FIG. 2 is a schematic block diagram illustrating a main part function of the fuel injection timing control device as one embodiment of the present invention.

FIG. 3 is a map for setting a basic fuel injection timing in a fuel injection timing control device as one embodiment of the present invention.

FIG. 4 is a map for setting a reference value of a fuel injection timing in a fuel injection timing control device as one embodiment of the present invention.

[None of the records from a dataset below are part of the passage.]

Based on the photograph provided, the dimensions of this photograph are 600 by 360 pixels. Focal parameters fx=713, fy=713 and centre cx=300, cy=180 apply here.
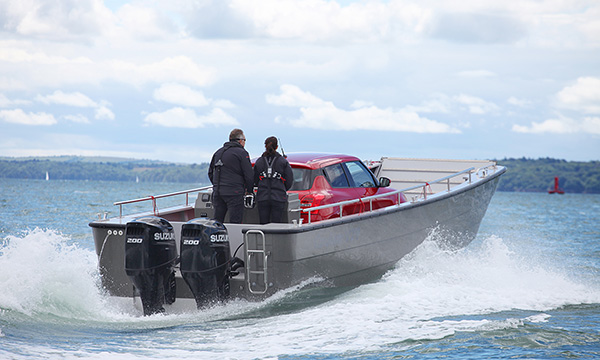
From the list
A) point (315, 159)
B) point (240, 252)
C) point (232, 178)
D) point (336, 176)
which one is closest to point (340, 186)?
point (336, 176)

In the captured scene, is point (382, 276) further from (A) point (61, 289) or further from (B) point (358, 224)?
(A) point (61, 289)

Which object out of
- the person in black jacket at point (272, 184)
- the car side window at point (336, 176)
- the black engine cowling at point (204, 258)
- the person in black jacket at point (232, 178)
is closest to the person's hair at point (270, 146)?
the person in black jacket at point (272, 184)

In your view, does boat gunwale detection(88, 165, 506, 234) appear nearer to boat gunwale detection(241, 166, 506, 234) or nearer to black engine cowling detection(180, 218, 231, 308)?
boat gunwale detection(241, 166, 506, 234)

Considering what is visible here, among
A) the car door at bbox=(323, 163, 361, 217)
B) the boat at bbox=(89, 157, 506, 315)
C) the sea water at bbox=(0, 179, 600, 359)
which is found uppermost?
the car door at bbox=(323, 163, 361, 217)

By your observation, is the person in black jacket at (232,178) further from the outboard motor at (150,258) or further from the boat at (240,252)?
the outboard motor at (150,258)

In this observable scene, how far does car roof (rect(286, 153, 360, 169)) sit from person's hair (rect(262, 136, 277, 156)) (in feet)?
Answer: 1.91

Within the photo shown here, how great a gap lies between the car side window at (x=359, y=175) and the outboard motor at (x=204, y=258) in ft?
8.42

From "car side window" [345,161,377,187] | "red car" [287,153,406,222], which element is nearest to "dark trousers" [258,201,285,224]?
"red car" [287,153,406,222]

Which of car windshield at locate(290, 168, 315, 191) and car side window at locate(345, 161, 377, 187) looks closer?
car windshield at locate(290, 168, 315, 191)

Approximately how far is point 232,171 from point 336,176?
161 cm

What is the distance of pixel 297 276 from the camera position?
8078 mm

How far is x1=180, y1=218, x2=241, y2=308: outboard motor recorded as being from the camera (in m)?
7.65

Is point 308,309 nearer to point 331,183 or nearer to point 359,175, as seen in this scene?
point 331,183

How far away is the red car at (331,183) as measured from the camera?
29.5 feet
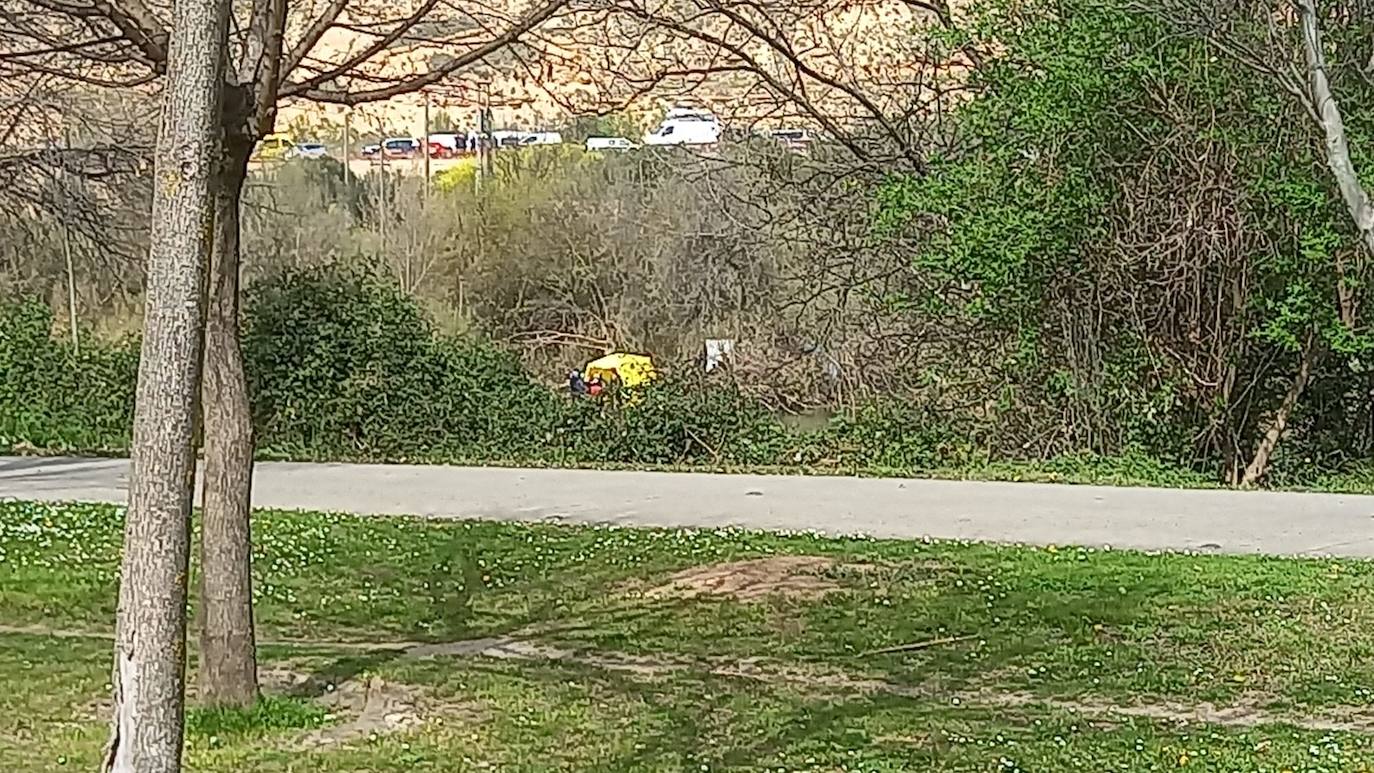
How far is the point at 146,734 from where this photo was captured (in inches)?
163

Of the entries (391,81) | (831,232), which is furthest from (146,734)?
(831,232)

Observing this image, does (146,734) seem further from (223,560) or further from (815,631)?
(815,631)

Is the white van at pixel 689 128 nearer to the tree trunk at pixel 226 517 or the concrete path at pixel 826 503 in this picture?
the concrete path at pixel 826 503

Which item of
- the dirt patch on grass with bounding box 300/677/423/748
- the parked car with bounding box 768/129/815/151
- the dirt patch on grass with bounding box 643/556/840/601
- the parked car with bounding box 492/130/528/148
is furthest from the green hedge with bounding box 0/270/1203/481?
the dirt patch on grass with bounding box 300/677/423/748

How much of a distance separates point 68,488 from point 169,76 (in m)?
12.4

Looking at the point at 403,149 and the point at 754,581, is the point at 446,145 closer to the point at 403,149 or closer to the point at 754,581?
the point at 403,149

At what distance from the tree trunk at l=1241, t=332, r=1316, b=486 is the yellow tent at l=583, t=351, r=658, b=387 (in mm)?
5969

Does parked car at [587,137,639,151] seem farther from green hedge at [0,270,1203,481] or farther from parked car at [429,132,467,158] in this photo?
green hedge at [0,270,1203,481]

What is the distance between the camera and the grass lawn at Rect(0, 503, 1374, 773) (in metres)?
6.99

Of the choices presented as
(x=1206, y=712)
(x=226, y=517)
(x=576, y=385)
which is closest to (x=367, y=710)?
(x=226, y=517)

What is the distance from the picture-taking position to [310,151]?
24.0 meters

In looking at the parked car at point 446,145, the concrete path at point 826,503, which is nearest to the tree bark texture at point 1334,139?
the concrete path at point 826,503

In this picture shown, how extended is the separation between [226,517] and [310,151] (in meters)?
17.2

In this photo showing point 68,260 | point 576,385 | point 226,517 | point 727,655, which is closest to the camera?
point 226,517
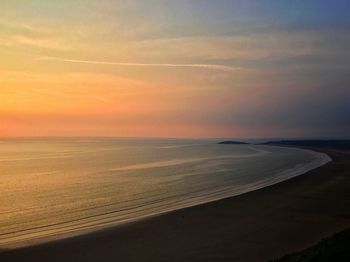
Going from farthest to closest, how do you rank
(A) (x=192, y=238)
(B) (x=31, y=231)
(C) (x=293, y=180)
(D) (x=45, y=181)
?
1. (D) (x=45, y=181)
2. (C) (x=293, y=180)
3. (B) (x=31, y=231)
4. (A) (x=192, y=238)

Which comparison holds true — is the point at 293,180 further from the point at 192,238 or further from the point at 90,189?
the point at 192,238

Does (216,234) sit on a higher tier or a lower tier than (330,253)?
lower

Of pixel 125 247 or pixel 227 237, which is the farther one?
pixel 227 237

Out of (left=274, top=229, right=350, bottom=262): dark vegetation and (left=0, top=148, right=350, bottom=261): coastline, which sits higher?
(left=274, top=229, right=350, bottom=262): dark vegetation

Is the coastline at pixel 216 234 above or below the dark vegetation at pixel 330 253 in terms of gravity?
below

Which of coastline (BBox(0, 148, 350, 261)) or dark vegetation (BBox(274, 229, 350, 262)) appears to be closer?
dark vegetation (BBox(274, 229, 350, 262))

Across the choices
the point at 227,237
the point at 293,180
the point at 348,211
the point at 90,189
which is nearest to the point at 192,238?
the point at 227,237

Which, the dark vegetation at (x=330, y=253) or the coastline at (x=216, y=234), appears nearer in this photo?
the dark vegetation at (x=330, y=253)

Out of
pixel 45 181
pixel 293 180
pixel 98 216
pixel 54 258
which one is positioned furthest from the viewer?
pixel 45 181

FIG. 5 is a flowchart for explaining an operation in the fuel injection timing control device as one embodiment of the present invention.

[Explanation of symbols]

Reference Signs List 1 engine 2 intake passage 3 exhaust passage 4 turbocharger 5 intercooler 10 fuel injection pump 12 controller (control means) 14 intake pressure sensor (intake pressure detection means) 16 intake temperature sensor (intake temperature detection means) 18 engine speed sensor (engine) 20 engine load sensor (engine load detecting means) 22 ignition delay time calculating means 24 pressure propagation time calculating means 26 ignition delay crank angle calculating means 28 fuel injection timing setting means 30 correction means 30a reference value setting map 30b advance Angle control unit

Claims (3)

[Claims] 1. An intake pressure detecting means for detecting an intake pressure of an engine, an intake temperature detecting means for detecting an intake temperature, an engine speed detecting means for detecting a rotational speed of the engine, and the intake pressure detecting means. A fuel injection timing control device, comprising: control means for advancing a fuel injection timing based on detection information from the intake air temperature detection means and the engine speed detection means. 2. An ignition device, wherein the control means calculates an ignition delay time from fuel injection to ignition based on the intake pressure and intake temperature detected by the intake pressure detection means and the intake temperature detection means. Delay time calculating means, pressure propagation time calculating means for calculating a pressure propagation time from a fuel injection pump to a fuel injection valve of the engine, engine speed detected by the engine speed detecting means, and ignition delay time calculation Ignition delay crank angle calculation means for calculating an ignition delay crank angle from the ignition delay time calculated by the means and the pressure propagation time calculated by the pressure propagation time calculation means; Setting the fuel injection timing based on the detected engine speed and the engine load detected by the engine load detecting means. If the sum of the unit and, fuel injection timing ignition delay crank angle calculated by the fuel injection timing and 該着 fire delay crank angle calculating means which is set by the setting means is larger than a predetermined value,
Correction means for advancing the actual fuel injection timing up to an amount obtained by subtracting the predetermined value from the sum of the fuel injection timing and the ignition delay crank angle,
The fuel injection timing control device according to claim 1. 3. The system according to claim 2, wherein the predetermined value is set based on an engine speed detected by the engine speed detecting means and an engine load detected by the engine load detecting means. 3. The fuel injection timing control device according to 2.